Inspire 2019 SPRING

Kapiolani: A Special Delivery

Debbie Lazur with her nephew Konner Sato Debbie Lazur with her nephew Konner Sato.
I have known and worked with the members of the transport team from day one and have seen the many amazing miracles they perform.
Debbie Lazur

Debbie Lazur has been a pediatric nurse at Kapiʻolani Medical Center for Women & Children for 34 years. During that time, she has worked closely with the Critical Care Transport Team, a highly trained crew that takes patients who need additional care to mainland hospitals. Debbie was always aware of the important role these staff members play in keeping Hawaiʻi children safe during the journey. But last year, an emergency for her nephew gave her a very personal view of their lifesaving work.

It happened when Konner Sato was 12. “‘Iolani School has a biathlon and as we were walking back to the pool, the lower school dean noticed that my hands were gray,” Konner recalled. “We walked to the infirmary and found my oxygen level was 72, so they called the ambulance and brought me to Kapi‘olani.” The Kapiʻolani staff determined Konner's low levels of oxygen were caused by hepatopulmonary syndrome, when the blood vessels in the heart dilate making it difficult to get enough oxygen to the body. The condition was serious but the cause was much more so. Hepatopulmonary syndrome occurs in people with advanced liver damage. Konner's liver was not functioning. The rest of his organs started to fail.

“Konner was on a high concentration of oxygen and needed to be flown to Seattle and placed on the liver transplant list,” Debbie said. “His body could not tolerate sitting up for an extended time on a commercial flight or he would turn purple, hence we needed the transport team.” 

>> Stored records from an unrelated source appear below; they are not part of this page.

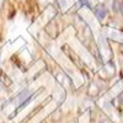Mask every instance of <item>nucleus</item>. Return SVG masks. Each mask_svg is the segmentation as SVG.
Segmentation results:
<instances>
[{
    "label": "nucleus",
    "mask_w": 123,
    "mask_h": 123,
    "mask_svg": "<svg viewBox=\"0 0 123 123\" xmlns=\"http://www.w3.org/2000/svg\"><path fill=\"white\" fill-rule=\"evenodd\" d=\"M121 6H122V3L119 0H113V3H112V9H113L115 12H118L121 10Z\"/></svg>",
    "instance_id": "obj_2"
},
{
    "label": "nucleus",
    "mask_w": 123,
    "mask_h": 123,
    "mask_svg": "<svg viewBox=\"0 0 123 123\" xmlns=\"http://www.w3.org/2000/svg\"><path fill=\"white\" fill-rule=\"evenodd\" d=\"M94 10H95V15L97 16L98 20H104L106 17V15H107V9H106V6L104 4L96 5Z\"/></svg>",
    "instance_id": "obj_1"
},
{
    "label": "nucleus",
    "mask_w": 123,
    "mask_h": 123,
    "mask_svg": "<svg viewBox=\"0 0 123 123\" xmlns=\"http://www.w3.org/2000/svg\"><path fill=\"white\" fill-rule=\"evenodd\" d=\"M121 11H122V14H123V3H122V6H121Z\"/></svg>",
    "instance_id": "obj_5"
},
{
    "label": "nucleus",
    "mask_w": 123,
    "mask_h": 123,
    "mask_svg": "<svg viewBox=\"0 0 123 123\" xmlns=\"http://www.w3.org/2000/svg\"><path fill=\"white\" fill-rule=\"evenodd\" d=\"M118 101H119V105L123 107V92H122V94L118 96Z\"/></svg>",
    "instance_id": "obj_4"
},
{
    "label": "nucleus",
    "mask_w": 123,
    "mask_h": 123,
    "mask_svg": "<svg viewBox=\"0 0 123 123\" xmlns=\"http://www.w3.org/2000/svg\"><path fill=\"white\" fill-rule=\"evenodd\" d=\"M79 4L80 6H86V7H90V3L87 0H79Z\"/></svg>",
    "instance_id": "obj_3"
}]
</instances>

Konner’s family was worried about the trip. They were not sure how his body would handle the altitude, but they had complete confidence in the Kapi‘olani team. “I have known and worked with the members of the transport team from day one and have seen the many amazing miracles they perform,” Debbie said.

The team delivered Konner safely to Seattle where his cousin, Travis, donated part of his liver. The lifesaving surgery was successful. A year later, Konner is a healthy seventh grader back on track toward fulfilling his childhood dream of being a paramedic. “The experience opened me up to be more grateful,” Konner said. “It shows how important organ donors are because there are probably 100,000 people out there waiting for transplants. There are people who have signed up to be donors but there probably needs to be more.”

Debbie was so inspired by her nephew’s care that she donated $25,000 to the Critical Care Transport Fund. “I wanted this donation to go to the transport team in honor of Konner and all the wonderful things the team does for the folks of Hawai‘i,” she said. “The Critical Care Transport Team is a very valuable resource to Kapi‘olani, the families of Hawai‘i and elsewhere.”

Critical Care Transport Program

As an island community, the Critical Care Transport program serves patients and families across Hawai‘i. Donations to the Pediatric Transport Team Fund support statewide critical care transport services via airplane and/or ambulance, 365 days a year. This service provides an essential safety net for Hawai‘i's most vulnerable patients. For a patient's transport, a registered nurse and a respiratory therapist accompanies a patient on flights between the Hawaiian Islands and to the mainland. Kapi‘olani's Critical Care Transport team is specially trained to care for tiny babies and sick children, providing the highest level of specialized intensive care during transport. The team can also connect families to additional services based on the child's needs, which may include social workers, chaplains, behavioral health support or lactation consultants.